At this point, it seems to be natural only to expect Milcik's episode, as Severance shares episodes of focus on liberal as it is. Milcik meets as a man who has managed to climb the ranks thanks to his endurance and dedication, but his occasional discomfort suggests that he lacks indoctrinated aspects of Cobbel's true believers. As such, the episode of Milcik's origin story is likely to see him fighting with work and life while having to orchestrate the type of events we have seen on the show so far. Imagine 50 minutes from Milcik's backstew, interspersed with painstaking choreographic waffle choreographic parties, ordering staff training videos with stop-moving times of the twist, and separating great melon in Irving's resemblance to Irving (Johnon).

The Lorn episode will open the secrets of mammals that are nurtured

Ah, yes, loved ones, rarely glued wonders to the mammal nourishing department. These guys will desperately need an episode in focus, because ... well, what is Their deal, exactly? Are they and their animals associated with wicked rams of four temples, or something else?

I have already set a theory that Season 2 Season Reveals Lumon's ultimate game in "Chici Bardo". Therefore, the mysterious file "The Cold Port is" is the last stage of the company's attempt to refine the necessary macrodates to cloning Kier Egan, with Gemma serving as a mother figure. This would fit as mammals and their many goats that are "not yet ready". After all, what better animal to study the process of cloning from the goat? Members of the Caprina family have a long relationship with cloning studies, to the extent that the first clone in the real life of an adult mammal was a sheep called Dolly.

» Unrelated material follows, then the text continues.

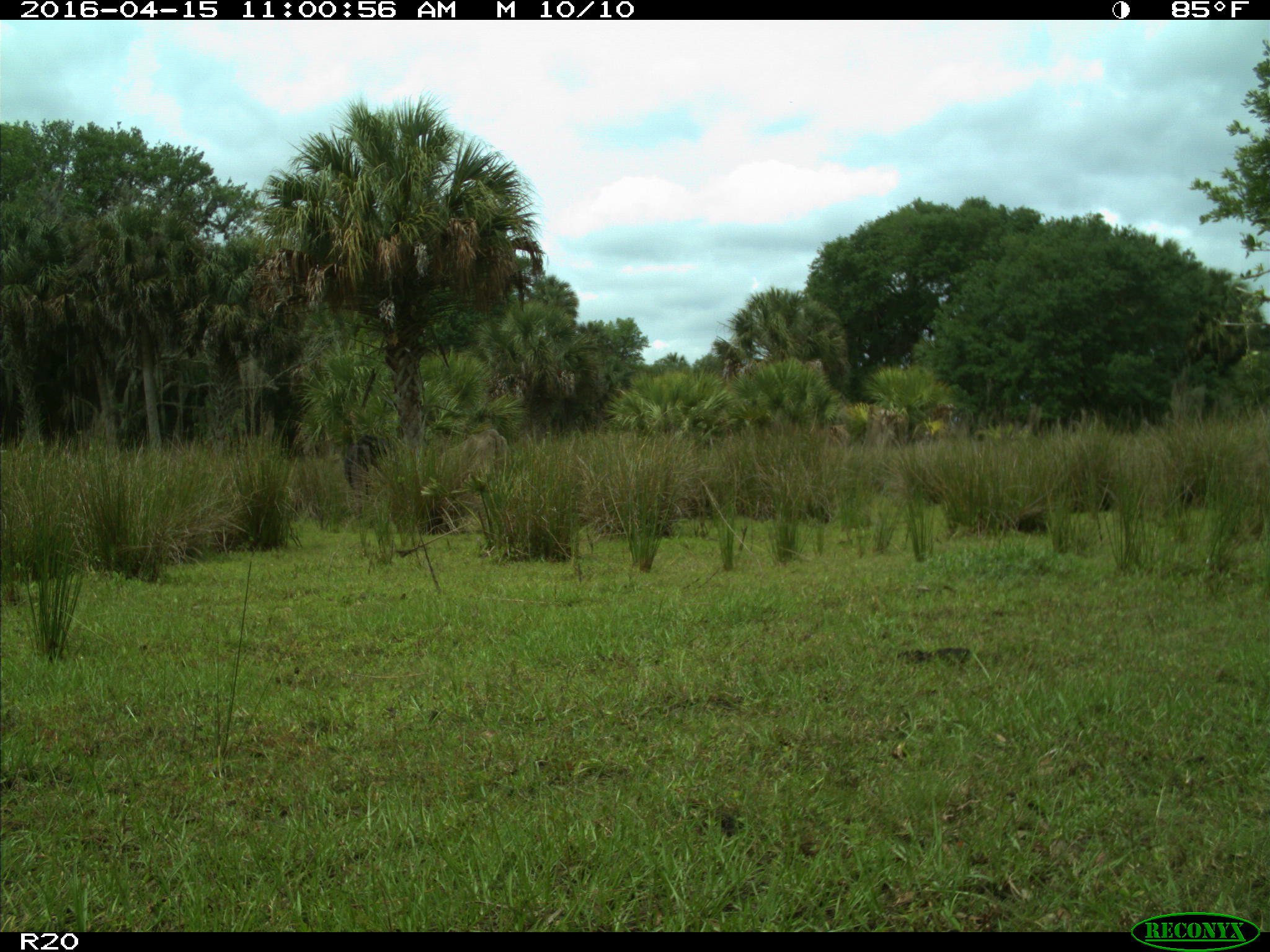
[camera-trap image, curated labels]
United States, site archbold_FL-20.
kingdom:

However, what really interests me from a human point of view is every day of this department. For this, the show should devote an episode of Lorn (Gwendolin Christie), who oversees the department and, as such, is the best person to focus to get the full picture. What kind of culture in the workplace is she the champion of this unique team? Did she also believe that macrodati refining workers have pouches in their stomachs before Mark (Adam Scott) and Shelli (Brit Lower) to prove themselves differently? What is its division of Ini-Outs? Does she have to get dressed like it before she arrives at work, or does her routinely wake up in the goat-caring lifts and wear a strange office-raw chic without any idea what happens? Only the episode of the story of origin can tell.

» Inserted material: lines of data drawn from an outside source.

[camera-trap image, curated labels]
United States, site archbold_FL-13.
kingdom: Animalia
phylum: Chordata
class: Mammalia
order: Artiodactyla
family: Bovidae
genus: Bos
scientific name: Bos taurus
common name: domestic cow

Posthumous characters need a chance to tell their story

Since Severance wants to take big swings, why not add something really unexpected to the plot with the episodes of retrospective for posthumous characters? This will allow the show to explore Lumon's mysteries without tying too many main characters in events.

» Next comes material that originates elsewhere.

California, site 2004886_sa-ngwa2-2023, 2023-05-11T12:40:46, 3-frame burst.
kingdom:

No matter how tense it is, the show has a pretty slight counting of the body, so it limits this option to some extent - but fortunately, the options that exist are excellent. My immediate episode choice with a focus on stories of origin is Patty K. (Jul Vasquez), the former leadership of the macro refining team, which disappears, and later Mark seems like a reintegrated man. Unfortunately, his reintegration is wrong and eventually kills him, so we don't get to know him too well. Despite this, he has a long and stable history with the rest of the team, and look at how he started growing uncomfortable with Lumon and got in touch with Regabi (Karen Aldridge) would be a great way to use the character for any exhibition of the show he wants to deliver. Former floor safety chief Doug Granner (Michael Kummi) was also a magical but seriously insufficiently used character who seemed to contain a multitude but died well before the Season 1 ended. If Milcik's episode was not on the cards, he would have been on the card.

Oh, and if the show wants to go out with an exhibition, what a better way to do that than take things to the early days of Lumon and dedicate the whole episode of Kier Egan ... That's the real, not the mythological figure of the Savior Lumon wants to Paddy. Now There are Woulde be invested in fans of the story of "cutting off".